The Post reports that Sen. John McCain (R-Ariz.) “strongly defended Secretary of State Hillary Rodham Clinton aide Huma Abedin against unproven accusations that tie her to a supposed conspiracy of the Muslim Brotherhood to infiltrate the U.S. government. McCain said on the Senate floor: ‘Huma represents what is best about America: the daughter of immigrants, who has risen to the highest levels of our government on the basis of her substantial personal merit and her abiding commitment to the American ideals that she embodies so fully.’”
Speaker of the House John Boehner (R-Ohio) weighed in as well: “I don’t know Huma. But from everything that I do know of her, she has a sterling character, and I think accusations like this being thrown around are pretty dangerous.”
Good for McCain and Boehner. The baseless accusations are especially reprehensible coming from elected officials.

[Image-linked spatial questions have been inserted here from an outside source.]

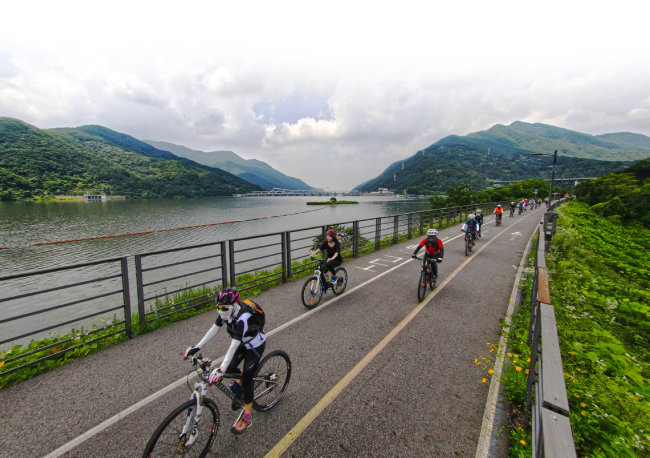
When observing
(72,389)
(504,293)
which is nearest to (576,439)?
(504,293)

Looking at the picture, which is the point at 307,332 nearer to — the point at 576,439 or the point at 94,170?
the point at 576,439

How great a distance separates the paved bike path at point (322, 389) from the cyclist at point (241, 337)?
16.4 inches

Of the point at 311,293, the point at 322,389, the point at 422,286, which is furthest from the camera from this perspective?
the point at 422,286

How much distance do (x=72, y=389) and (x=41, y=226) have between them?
5181 cm

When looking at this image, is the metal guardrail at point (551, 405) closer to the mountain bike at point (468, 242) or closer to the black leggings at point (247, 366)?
the black leggings at point (247, 366)

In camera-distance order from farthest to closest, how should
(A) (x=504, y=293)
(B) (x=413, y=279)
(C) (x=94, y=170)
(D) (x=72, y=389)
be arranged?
(C) (x=94, y=170), (B) (x=413, y=279), (A) (x=504, y=293), (D) (x=72, y=389)

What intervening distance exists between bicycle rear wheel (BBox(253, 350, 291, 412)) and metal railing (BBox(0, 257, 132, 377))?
2244 millimetres

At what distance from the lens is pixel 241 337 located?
122 inches

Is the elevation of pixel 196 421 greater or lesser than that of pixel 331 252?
lesser

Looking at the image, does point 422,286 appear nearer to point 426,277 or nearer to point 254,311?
point 426,277

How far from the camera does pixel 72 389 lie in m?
3.87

That said, it is noxious for Democratic operatives, as one did on MSNBC this morning during a roundtable on which I participated, to generalize these sentiments to the entire GOP or to claim former Gov. John Sununu was dabbling in racial politics. (The governor apologized profusely for calling the president un-American and clarified that he was referring to the president’s conception of wealth-creation.) I suspect as time goes on the race card will be played more frequently if the president’s poll numbers dive. That’s how the Democrats play this game. Rather than bemoan the phenomenon, Republicans should make certain not to give their opponents more ammunition. The last thing they should do is give the “racism!” smears legitimacy.